:: Task requirements ::
Gather each line of the listing below that contains the string "with", treating uppercase and lowercase as different.

[Given data start]

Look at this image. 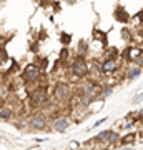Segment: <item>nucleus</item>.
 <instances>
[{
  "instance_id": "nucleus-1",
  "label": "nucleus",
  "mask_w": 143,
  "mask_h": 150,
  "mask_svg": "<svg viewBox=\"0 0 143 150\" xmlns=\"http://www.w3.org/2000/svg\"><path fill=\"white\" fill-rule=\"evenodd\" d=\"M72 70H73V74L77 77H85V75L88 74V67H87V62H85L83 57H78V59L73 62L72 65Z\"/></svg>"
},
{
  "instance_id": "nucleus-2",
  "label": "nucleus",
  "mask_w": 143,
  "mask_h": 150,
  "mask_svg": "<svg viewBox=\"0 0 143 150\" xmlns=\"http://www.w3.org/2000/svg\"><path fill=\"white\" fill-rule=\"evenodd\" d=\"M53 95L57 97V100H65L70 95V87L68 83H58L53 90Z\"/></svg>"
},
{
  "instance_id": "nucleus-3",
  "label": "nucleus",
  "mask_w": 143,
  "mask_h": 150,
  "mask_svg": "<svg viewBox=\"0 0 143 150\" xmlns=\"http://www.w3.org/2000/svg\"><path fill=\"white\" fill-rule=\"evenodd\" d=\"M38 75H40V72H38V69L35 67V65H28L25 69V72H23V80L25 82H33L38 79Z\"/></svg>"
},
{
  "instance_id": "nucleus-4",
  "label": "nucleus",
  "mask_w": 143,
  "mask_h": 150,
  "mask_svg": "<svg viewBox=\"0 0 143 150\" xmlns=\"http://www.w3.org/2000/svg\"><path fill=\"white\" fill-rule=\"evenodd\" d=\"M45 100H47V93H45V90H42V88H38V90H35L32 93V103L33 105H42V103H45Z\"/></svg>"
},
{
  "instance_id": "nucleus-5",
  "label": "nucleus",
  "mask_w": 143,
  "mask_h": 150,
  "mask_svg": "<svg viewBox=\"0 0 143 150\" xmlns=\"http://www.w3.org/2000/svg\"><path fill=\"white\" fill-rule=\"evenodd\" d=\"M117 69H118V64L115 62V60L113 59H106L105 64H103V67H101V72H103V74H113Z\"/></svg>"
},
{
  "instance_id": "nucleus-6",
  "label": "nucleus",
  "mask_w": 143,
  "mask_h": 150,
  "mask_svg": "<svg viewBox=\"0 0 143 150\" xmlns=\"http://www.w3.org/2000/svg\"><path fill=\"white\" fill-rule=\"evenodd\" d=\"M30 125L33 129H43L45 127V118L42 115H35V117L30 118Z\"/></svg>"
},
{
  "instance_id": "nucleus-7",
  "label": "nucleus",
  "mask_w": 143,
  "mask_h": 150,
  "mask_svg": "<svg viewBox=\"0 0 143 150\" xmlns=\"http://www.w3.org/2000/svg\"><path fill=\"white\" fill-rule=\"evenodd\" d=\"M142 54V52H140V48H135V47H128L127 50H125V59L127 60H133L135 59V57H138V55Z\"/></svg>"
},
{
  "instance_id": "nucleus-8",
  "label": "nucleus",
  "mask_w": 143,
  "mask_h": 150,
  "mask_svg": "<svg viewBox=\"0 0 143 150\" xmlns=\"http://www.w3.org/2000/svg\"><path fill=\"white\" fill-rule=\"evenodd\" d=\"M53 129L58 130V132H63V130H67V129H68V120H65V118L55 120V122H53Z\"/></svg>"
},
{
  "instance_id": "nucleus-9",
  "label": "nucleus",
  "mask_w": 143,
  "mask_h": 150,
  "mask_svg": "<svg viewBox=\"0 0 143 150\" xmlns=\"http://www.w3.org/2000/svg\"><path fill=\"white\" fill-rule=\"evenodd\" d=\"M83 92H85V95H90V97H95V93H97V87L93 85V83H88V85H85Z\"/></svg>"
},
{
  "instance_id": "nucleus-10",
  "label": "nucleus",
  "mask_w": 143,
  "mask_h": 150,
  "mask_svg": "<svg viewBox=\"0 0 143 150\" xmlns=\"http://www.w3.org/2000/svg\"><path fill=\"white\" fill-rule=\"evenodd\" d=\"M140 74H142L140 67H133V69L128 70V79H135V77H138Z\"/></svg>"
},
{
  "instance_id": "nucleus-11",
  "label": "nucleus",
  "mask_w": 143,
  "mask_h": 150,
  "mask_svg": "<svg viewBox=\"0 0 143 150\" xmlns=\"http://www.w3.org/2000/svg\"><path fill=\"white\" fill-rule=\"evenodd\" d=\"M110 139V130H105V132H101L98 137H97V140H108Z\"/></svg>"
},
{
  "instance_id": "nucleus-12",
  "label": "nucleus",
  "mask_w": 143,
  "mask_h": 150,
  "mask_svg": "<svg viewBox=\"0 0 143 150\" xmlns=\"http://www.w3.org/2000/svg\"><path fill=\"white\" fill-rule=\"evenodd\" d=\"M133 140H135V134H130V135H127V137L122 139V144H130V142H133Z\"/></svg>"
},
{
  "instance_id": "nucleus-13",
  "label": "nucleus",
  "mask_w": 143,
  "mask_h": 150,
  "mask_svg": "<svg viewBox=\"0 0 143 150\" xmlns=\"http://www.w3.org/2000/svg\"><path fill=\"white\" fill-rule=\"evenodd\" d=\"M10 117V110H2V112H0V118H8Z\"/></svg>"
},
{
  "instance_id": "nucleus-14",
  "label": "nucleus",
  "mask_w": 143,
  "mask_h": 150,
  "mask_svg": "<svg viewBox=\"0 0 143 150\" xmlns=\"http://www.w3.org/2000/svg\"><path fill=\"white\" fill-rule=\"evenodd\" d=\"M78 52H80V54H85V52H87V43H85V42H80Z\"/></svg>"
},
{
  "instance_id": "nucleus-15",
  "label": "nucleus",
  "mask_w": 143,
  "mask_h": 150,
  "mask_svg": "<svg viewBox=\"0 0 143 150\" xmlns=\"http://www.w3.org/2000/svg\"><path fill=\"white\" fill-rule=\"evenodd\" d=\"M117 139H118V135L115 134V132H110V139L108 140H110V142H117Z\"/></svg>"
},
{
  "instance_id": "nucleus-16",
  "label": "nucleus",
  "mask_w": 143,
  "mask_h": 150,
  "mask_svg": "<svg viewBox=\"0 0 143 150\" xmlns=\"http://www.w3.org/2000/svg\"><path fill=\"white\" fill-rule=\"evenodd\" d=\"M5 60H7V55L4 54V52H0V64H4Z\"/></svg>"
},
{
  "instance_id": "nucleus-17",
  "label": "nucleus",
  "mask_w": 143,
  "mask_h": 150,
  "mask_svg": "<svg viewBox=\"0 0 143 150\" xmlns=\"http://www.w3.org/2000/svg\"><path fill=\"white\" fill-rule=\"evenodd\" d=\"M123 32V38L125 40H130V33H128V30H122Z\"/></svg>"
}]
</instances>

[Given data end]
[Given data start]

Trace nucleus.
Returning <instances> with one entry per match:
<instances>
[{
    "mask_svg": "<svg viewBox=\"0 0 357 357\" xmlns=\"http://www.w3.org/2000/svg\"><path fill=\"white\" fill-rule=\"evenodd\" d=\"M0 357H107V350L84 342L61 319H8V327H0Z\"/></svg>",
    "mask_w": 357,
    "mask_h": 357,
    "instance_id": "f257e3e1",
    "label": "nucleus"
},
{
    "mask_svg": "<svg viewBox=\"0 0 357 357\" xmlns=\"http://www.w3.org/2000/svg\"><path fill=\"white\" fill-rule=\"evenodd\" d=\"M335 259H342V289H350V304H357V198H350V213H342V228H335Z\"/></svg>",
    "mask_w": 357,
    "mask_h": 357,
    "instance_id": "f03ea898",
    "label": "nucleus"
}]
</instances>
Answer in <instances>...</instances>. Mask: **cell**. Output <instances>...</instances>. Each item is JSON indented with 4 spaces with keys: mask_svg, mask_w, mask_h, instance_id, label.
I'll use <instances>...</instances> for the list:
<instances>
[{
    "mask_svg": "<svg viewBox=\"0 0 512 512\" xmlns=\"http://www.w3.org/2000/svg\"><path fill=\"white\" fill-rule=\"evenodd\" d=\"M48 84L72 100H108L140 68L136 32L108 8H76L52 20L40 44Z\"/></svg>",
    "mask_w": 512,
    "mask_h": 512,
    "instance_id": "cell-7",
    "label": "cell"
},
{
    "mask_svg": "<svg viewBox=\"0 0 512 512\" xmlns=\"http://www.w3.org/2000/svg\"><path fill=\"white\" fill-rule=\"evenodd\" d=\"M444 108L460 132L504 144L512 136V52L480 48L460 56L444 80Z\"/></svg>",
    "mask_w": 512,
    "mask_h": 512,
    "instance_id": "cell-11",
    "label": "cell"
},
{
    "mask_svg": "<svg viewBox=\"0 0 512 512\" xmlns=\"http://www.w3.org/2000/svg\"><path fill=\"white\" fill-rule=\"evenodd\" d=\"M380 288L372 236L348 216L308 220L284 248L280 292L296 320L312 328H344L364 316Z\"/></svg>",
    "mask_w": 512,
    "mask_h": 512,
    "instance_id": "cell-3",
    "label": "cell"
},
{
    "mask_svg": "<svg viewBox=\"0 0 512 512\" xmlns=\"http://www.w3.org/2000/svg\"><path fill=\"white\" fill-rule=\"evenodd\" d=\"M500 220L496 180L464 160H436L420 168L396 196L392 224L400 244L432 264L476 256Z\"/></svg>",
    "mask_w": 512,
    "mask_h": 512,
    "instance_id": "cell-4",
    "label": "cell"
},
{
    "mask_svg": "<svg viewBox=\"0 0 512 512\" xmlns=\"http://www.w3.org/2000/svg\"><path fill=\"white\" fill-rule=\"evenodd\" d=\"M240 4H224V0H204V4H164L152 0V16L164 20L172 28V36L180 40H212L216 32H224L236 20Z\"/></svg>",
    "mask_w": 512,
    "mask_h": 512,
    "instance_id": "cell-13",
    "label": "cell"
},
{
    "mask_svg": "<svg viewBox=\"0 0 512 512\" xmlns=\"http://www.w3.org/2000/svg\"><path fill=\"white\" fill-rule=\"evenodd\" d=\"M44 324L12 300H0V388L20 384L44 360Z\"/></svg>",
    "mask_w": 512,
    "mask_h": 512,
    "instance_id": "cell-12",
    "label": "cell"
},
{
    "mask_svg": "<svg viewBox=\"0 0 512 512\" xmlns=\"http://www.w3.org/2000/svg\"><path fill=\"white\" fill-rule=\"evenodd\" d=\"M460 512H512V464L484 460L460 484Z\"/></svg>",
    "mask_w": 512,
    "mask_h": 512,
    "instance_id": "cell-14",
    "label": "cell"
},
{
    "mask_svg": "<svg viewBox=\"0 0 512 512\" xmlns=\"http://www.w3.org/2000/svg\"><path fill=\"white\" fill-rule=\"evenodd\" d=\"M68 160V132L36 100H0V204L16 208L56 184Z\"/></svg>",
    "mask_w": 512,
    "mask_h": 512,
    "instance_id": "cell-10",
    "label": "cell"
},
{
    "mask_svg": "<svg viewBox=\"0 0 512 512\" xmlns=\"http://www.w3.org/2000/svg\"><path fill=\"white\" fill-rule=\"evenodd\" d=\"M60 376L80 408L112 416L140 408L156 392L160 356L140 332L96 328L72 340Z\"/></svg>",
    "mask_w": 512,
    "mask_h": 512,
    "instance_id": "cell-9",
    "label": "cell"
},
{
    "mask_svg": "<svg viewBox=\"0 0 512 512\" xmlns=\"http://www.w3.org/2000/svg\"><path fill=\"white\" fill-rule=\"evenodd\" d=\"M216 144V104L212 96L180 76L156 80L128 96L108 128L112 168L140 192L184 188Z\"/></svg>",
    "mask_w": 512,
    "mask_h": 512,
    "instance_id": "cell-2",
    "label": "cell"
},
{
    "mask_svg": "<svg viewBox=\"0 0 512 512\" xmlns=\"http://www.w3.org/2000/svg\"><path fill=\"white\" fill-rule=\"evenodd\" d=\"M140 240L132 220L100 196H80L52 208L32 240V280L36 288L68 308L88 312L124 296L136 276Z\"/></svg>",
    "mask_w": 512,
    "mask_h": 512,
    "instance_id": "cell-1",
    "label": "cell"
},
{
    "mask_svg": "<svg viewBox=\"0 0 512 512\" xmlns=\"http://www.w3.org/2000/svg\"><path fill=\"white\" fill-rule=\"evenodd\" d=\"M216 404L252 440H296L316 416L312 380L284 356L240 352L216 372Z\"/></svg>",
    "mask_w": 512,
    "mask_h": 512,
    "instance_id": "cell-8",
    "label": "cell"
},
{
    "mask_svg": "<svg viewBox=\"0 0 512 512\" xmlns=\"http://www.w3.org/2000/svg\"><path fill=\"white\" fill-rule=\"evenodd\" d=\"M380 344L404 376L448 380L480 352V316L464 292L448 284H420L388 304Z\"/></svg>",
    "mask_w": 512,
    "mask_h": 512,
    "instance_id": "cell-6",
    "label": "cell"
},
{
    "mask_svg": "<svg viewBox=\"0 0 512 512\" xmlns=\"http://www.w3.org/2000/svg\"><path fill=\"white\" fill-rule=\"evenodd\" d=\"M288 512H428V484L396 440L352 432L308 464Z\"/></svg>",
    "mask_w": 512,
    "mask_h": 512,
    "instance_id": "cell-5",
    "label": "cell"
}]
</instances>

[Given data end]

:: Correct response ::
Returning <instances> with one entry per match:
Answer in <instances>...</instances>. Mask: **cell**. Output <instances>...</instances>. Each item is JSON indented with 4 spaces with keys: mask_svg, mask_w, mask_h, instance_id, label.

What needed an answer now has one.